I went to Bend for a few days last week primarily for one purpose: to hear Steve Blank speak. If you are not familiar, Steve wrote a book called Four Steps to the Epiphany, which had a huge influence over me.

In 2002 the handheld market was shrinking and we were looking for a vertical market. We had a number of calculator products, including a graphing calculator that had gained some traction in math education. In order to gain broad adoption, though, the product needed to be accepted on the AP Calculus exam. No software product had ever been available for it before and the rules for acceptance were specifically designed to eliminate handhelds and other computers.

Over the next few years we did the impossible: got powerOne Graph into trials for the AP exam. Then disaster happened. Right as we gained acceptance Palm fired their education team, focusing on smartphones instead, and we lost the deal.

By this time it is 2005 and we are trying to figure out where to go. The College Board said they were looking at laptops instead so we hunkered down with our now really small team (three of us from 11 or 12 before) and worked on a toolset that would run across the web. There were some interesting ideas in there but we didn’t stop to think about the product or business or how the alternative environment would impact the service. I spoke to a handful of educators, all of whom were encouraging, but that was as far as I took it. We charged ahead with a complete product.

Two years later we were ready for beta, released it to the world, and no one cared. Even the teachers who had been encouraging didn’t use it. I was devastated. All that work ended in failure, all that wasted time and money. We were done.

At this point I started consulting at an incubator, helping other start-ups, hoping to get a spark for what I wanted to do next. Shortly after this failure happened I was consulting with one of the companies in the incubator when I told him the story I just told you. He reached into his pile of books and threw Four Steps at me. He said read this and maybe it will help.

I couldn’t put it down. I remember reading and re-reading it, especially the sections on customer discovery and customer validation. Suddenly I understood where I failed.

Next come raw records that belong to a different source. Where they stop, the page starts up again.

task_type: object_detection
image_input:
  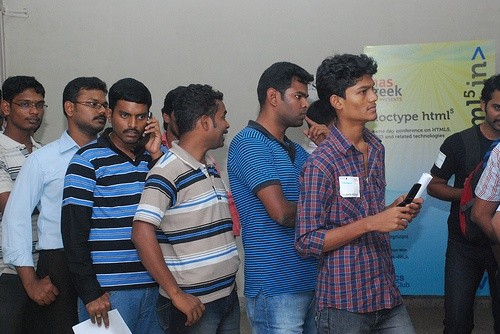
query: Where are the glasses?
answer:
[5,99,48,110]
[73,101,110,109]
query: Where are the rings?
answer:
[97,315,101,317]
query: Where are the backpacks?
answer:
[460,138,500,246]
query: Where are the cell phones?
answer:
[131,111,152,152]
[398,183,421,207]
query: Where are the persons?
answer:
[304,99,337,155]
[0,76,47,334]
[425,74,500,334]
[2,76,109,334]
[470,141,500,265]
[160,85,241,239]
[60,77,165,334]
[227,61,331,334]
[130,84,240,333]
[295,53,423,334]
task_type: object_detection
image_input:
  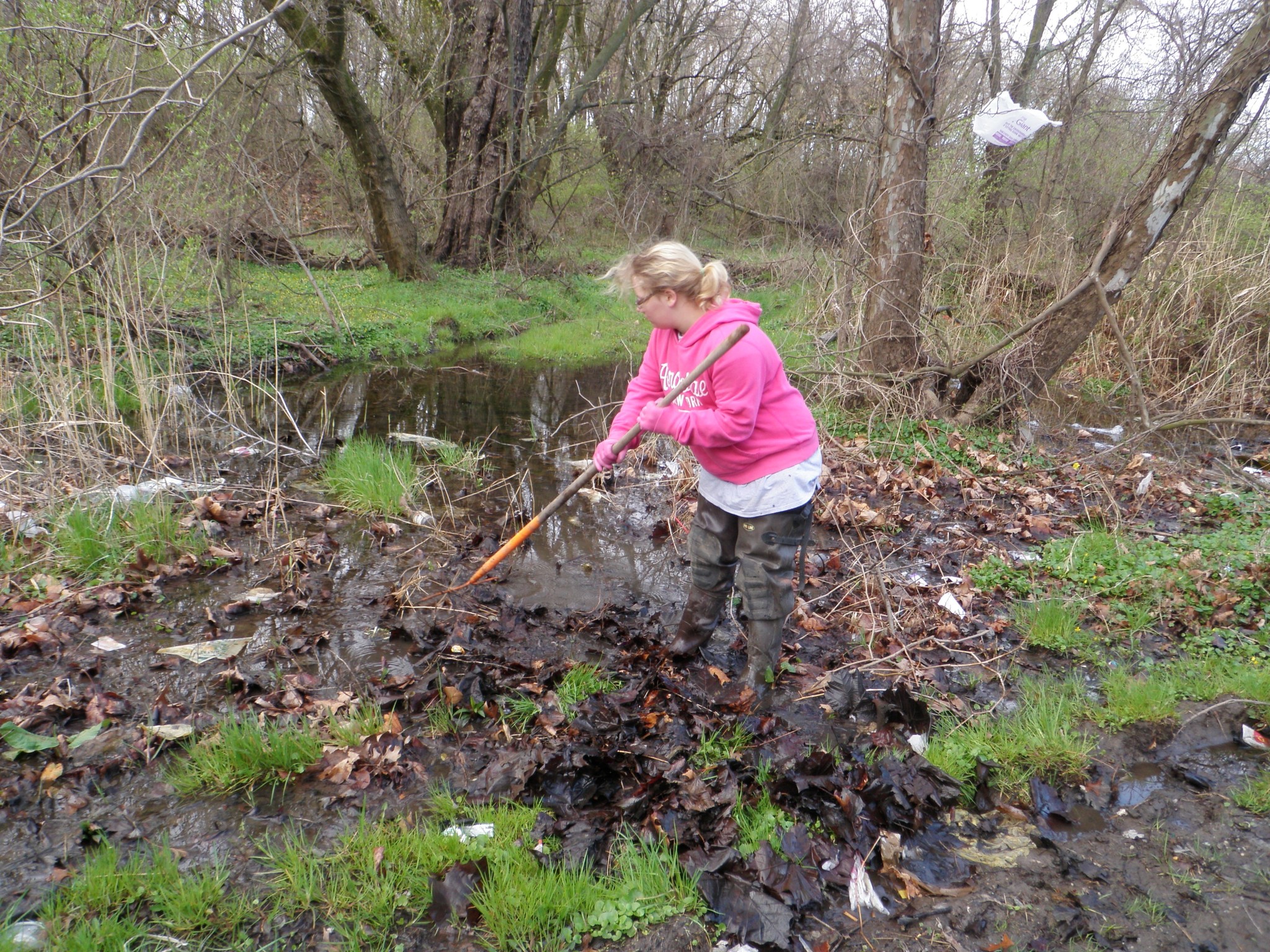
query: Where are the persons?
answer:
[593,240,822,708]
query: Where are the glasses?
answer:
[635,288,660,308]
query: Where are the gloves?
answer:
[591,439,628,472]
[639,398,668,431]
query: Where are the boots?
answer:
[647,589,734,669]
[716,617,783,708]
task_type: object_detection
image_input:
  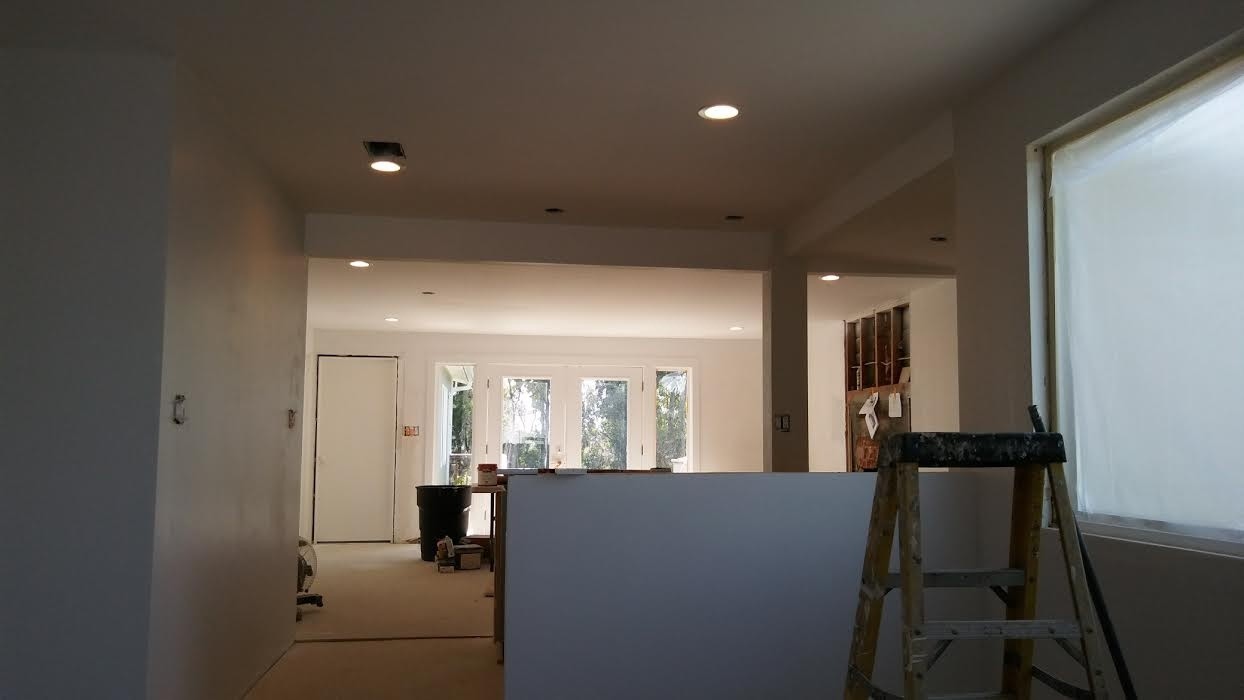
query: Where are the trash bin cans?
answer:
[416,485,471,561]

That set me on a path to figure out what makes start-ups start-ups. I wanted to understand why they were a big mystery, why some succeeded and some failed. I found the Lean Startup movement, read a lot of the stuff happening there, and came to understand it well enough to know what I wanted to keep and what I didn’t.

Steve’s work has been extremely important in the start-up world. If you ever get a chance to hear him speak I hope you will take advantage.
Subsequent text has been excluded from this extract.